In esso, e per esso, confluiscono tutti gli invitati, tra cui tante giovani, agghindate in maniera provocante, quasi a voler sfidare la bellezza della "sposa", ma che, di fatto, si propongono, a loro volta, come future aspiranti a quel sacrificio, facendosi notare dai tanti giovani che ronzano loro attorno, come api sul fiore.
Il quadretto che mi sovviene è quello tratteggiato da Lorenzo il Magnifico nella sua "canzone di Bacco e Arianna: "questi lieti satiretti, delle ninfe innamorati, per caverne e per boschetti, han lor posto mille agguati".
Di questa mia idea di matrimonio, trasformato in orgia collettiva, nel mio racconto sopra richiamato, ne parlavo con la mia Loredana, cui riferivo quanto mi sarebbe piaciuto, se fosse stato possibile, vederla nuda, come una baccante, in mezzo a quanti le tributavano omaggi e ammirazione.

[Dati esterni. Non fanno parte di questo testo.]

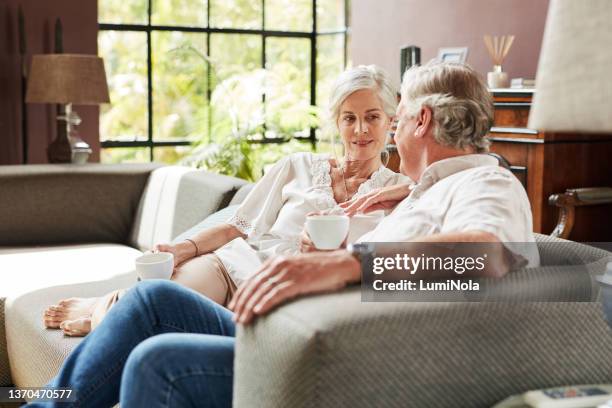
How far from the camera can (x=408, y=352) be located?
4.18 ft

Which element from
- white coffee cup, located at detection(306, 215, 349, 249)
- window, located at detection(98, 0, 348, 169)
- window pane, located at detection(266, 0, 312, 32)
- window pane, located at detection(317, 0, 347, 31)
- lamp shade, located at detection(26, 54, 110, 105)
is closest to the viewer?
white coffee cup, located at detection(306, 215, 349, 249)

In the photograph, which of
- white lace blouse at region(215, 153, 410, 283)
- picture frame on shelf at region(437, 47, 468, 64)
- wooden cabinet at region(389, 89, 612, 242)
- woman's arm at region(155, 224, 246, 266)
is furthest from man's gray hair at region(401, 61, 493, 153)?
picture frame on shelf at region(437, 47, 468, 64)

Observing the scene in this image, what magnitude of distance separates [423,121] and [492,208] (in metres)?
0.39

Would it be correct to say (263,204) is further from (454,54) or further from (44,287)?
(454,54)

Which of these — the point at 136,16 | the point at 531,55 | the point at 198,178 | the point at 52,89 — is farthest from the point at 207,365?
the point at 136,16

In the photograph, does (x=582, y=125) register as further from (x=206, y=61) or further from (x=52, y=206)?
(x=206, y=61)

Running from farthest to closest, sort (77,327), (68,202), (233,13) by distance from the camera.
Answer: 1. (233,13)
2. (68,202)
3. (77,327)

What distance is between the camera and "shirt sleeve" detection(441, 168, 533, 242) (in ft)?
4.83

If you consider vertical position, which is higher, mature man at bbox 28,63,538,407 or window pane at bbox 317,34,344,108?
window pane at bbox 317,34,344,108

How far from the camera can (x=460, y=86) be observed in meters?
1.82

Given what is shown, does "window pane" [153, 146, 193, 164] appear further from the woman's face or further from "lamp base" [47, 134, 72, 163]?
the woman's face

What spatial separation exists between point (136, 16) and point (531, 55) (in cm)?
294

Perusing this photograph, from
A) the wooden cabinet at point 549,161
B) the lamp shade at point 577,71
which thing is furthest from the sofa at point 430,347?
the wooden cabinet at point 549,161

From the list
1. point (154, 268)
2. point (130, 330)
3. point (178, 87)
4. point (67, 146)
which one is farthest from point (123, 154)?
point (130, 330)
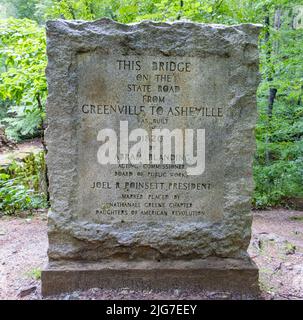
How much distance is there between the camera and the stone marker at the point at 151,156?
3326mm

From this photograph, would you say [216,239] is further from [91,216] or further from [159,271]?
[91,216]

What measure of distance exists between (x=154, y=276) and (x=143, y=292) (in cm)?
18

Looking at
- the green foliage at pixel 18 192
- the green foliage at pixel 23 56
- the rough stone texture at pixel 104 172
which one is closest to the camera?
the rough stone texture at pixel 104 172

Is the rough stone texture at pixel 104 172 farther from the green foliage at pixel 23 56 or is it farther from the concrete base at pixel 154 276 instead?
the green foliage at pixel 23 56

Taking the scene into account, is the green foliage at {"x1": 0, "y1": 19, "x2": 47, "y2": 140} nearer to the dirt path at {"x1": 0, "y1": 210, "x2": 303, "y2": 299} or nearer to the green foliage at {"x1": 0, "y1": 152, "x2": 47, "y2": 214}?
the green foliage at {"x1": 0, "y1": 152, "x2": 47, "y2": 214}

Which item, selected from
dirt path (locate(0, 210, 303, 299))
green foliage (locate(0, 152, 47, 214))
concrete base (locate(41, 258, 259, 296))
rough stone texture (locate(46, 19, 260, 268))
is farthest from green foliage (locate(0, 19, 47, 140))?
concrete base (locate(41, 258, 259, 296))

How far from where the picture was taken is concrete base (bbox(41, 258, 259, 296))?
3.37m

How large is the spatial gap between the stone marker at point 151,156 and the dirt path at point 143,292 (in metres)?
0.12

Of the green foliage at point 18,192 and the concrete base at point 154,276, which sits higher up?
the green foliage at point 18,192

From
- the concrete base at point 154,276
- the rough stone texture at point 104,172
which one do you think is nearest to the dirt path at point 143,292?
the concrete base at point 154,276

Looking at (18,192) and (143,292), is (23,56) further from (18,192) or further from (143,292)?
(143,292)

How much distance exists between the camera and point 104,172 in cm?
345

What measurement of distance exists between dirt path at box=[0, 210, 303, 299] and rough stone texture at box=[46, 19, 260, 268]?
0.36m

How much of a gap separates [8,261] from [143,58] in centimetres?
287
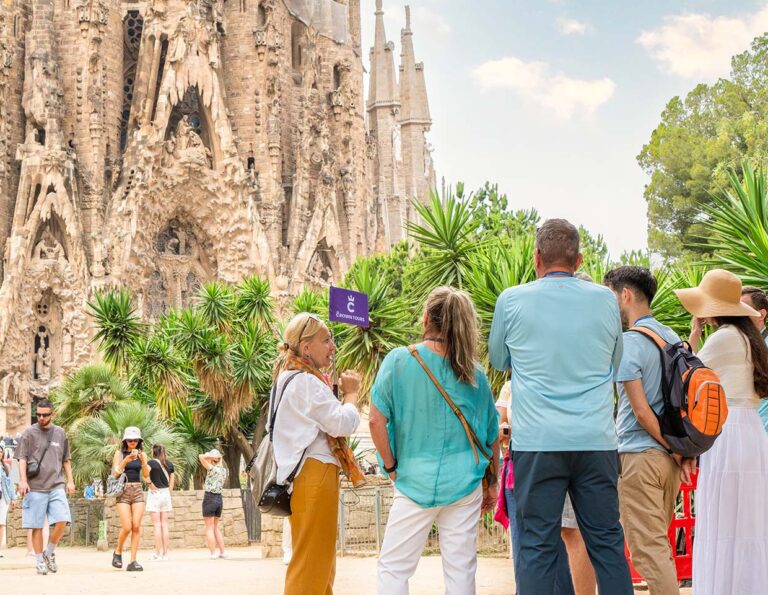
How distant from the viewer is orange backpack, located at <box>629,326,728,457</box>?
4.91 meters

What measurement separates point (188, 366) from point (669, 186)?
1729cm

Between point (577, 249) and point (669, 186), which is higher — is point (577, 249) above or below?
below

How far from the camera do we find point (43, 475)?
437 inches

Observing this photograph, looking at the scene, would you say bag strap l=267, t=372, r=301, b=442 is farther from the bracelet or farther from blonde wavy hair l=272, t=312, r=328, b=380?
the bracelet

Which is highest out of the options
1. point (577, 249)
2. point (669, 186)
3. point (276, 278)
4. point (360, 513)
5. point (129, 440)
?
point (669, 186)

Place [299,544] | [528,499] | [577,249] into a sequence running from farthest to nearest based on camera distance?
[299,544] < [577,249] < [528,499]

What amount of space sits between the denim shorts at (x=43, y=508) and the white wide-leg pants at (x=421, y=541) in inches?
277

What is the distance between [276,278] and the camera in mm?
32781

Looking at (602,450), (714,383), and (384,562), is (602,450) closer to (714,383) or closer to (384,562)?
(714,383)

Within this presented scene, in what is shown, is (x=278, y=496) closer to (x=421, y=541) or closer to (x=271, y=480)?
(x=271, y=480)

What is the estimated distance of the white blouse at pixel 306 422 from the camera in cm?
540

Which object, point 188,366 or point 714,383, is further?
point 188,366

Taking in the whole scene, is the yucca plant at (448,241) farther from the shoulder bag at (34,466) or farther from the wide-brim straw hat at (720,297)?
the wide-brim straw hat at (720,297)

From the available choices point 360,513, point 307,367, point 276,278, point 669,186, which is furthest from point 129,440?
point 669,186
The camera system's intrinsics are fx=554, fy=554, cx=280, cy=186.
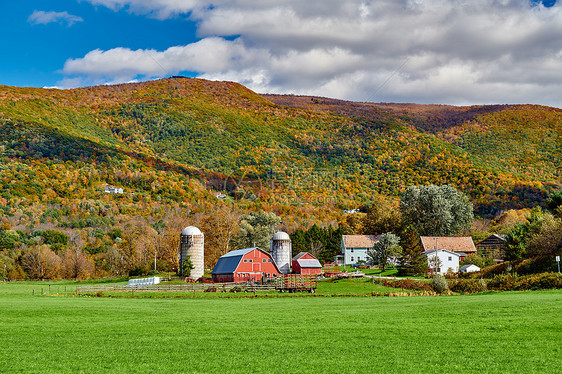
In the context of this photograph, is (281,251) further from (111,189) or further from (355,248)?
(111,189)

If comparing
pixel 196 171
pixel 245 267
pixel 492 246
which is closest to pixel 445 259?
pixel 492 246

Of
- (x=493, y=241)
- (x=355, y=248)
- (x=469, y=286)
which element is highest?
(x=493, y=241)

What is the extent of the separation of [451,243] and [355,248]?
19.1 m

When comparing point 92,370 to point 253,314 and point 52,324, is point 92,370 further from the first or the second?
point 253,314

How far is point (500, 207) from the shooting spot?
143 m

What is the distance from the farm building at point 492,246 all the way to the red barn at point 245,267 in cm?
3669

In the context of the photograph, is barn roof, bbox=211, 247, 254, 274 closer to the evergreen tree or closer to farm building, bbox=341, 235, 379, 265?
the evergreen tree

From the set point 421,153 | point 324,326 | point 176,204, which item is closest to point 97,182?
point 176,204

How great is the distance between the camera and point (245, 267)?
76312 mm

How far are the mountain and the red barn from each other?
57224 mm

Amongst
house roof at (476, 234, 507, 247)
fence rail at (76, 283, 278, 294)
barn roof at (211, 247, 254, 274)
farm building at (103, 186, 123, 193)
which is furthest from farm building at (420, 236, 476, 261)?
farm building at (103, 186, 123, 193)

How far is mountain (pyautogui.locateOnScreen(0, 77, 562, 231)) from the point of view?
5236 inches

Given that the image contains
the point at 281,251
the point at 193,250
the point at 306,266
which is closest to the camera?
the point at 193,250

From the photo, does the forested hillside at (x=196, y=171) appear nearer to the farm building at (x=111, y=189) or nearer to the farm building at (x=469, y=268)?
the farm building at (x=111, y=189)
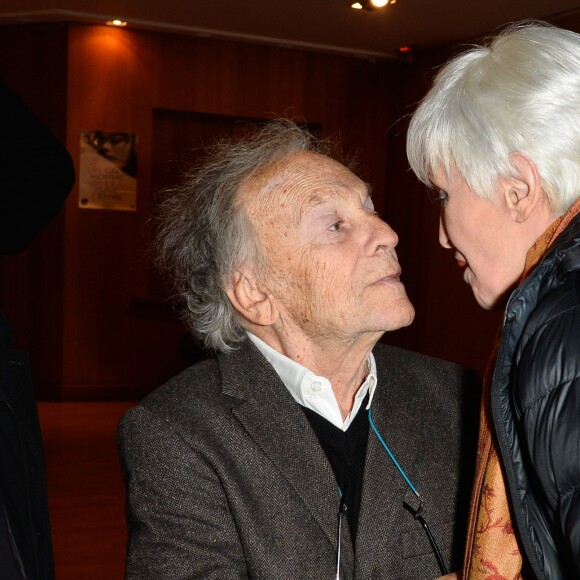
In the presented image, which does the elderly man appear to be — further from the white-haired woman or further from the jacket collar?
the white-haired woman

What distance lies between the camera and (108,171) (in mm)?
7266

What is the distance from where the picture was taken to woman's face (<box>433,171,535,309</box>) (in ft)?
4.49

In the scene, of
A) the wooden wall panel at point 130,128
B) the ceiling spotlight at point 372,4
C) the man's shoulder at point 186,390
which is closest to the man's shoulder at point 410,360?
the man's shoulder at point 186,390

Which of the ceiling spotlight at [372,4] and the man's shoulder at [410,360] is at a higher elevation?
the ceiling spotlight at [372,4]

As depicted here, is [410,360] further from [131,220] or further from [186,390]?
[131,220]

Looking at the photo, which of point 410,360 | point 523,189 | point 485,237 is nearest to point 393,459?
point 410,360

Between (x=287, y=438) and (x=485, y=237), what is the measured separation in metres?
0.58

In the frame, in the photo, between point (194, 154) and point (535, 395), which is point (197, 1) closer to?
point (194, 154)

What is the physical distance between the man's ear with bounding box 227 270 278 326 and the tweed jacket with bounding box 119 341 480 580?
0.26ft

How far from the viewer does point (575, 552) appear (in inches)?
37.3

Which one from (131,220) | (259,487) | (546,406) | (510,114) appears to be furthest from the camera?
(131,220)

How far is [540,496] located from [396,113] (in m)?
7.28

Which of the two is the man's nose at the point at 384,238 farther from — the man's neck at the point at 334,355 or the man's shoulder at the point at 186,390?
the man's shoulder at the point at 186,390

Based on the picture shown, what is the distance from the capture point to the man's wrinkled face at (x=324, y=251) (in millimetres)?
1677
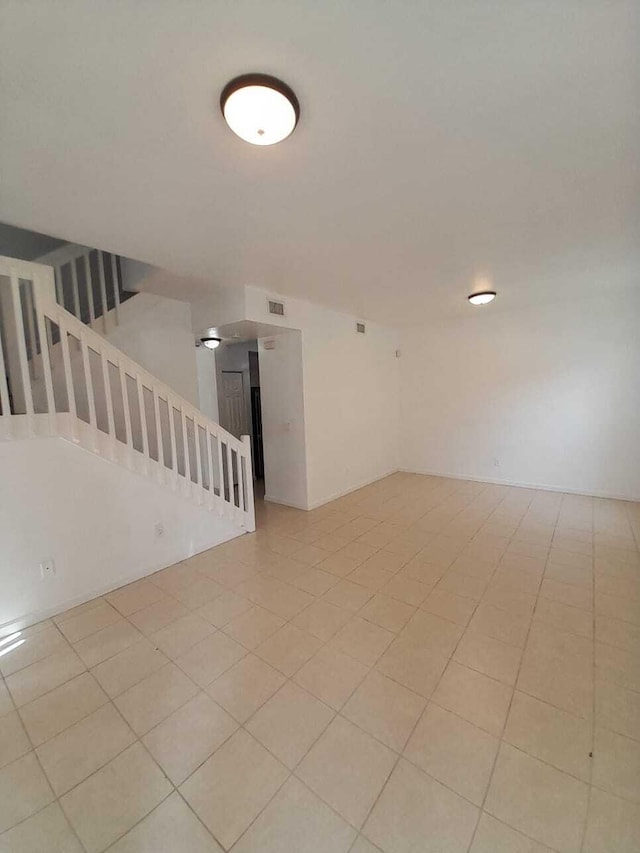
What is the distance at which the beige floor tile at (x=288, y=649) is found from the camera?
1.89m

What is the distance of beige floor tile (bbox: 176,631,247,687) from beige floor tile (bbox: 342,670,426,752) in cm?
73

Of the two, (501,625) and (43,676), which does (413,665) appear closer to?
(501,625)

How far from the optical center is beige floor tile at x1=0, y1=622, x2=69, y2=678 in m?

Quella fu anche l'occasione in cui conobbi l'amico "dicarino", con il quale, unitamente all'amante di nome Maria, si sviluppa la storia lì narrata.
Ora si avvicinava, per me e Loredana, la data delle "nozze d'argento" e volevo festeggiarla secondo i canoni che avevo sempre vagheggiato.
Avevo, sì, diversi amici tra coppie e singoli, cui estendere l'invito, ma non li giudicavo idonei, tranne Victor, il black conosciuto a Creta (vedi racconto), entrato a pieno titolo nelle grazie di mia moglie.
Preferivo che i partecipanti al festino fossero sconosciuti, di cui non conoscevamo nemmeno il nome di battesimo e, per questo, mi rivolsi all'amico "dicarino", molto più avanti di me in materia di libertinaggio, cui esposi la mia idea ed egli si dichiarò disponibile a realizzarla, purché gli avessi dato carta bianca.
Detto, fatto: alla domanda di Loredana sul dove, come e con chi, avremmo festeggiato il nostro 25° anniversario, risposi che ci avrebbe pensato l'amico, per cui, al momento, ancora non sapevo chi fossero gli invitati, a parte Victor e Maria, né il luogo, in quanto sarebbe stata una sorpresa.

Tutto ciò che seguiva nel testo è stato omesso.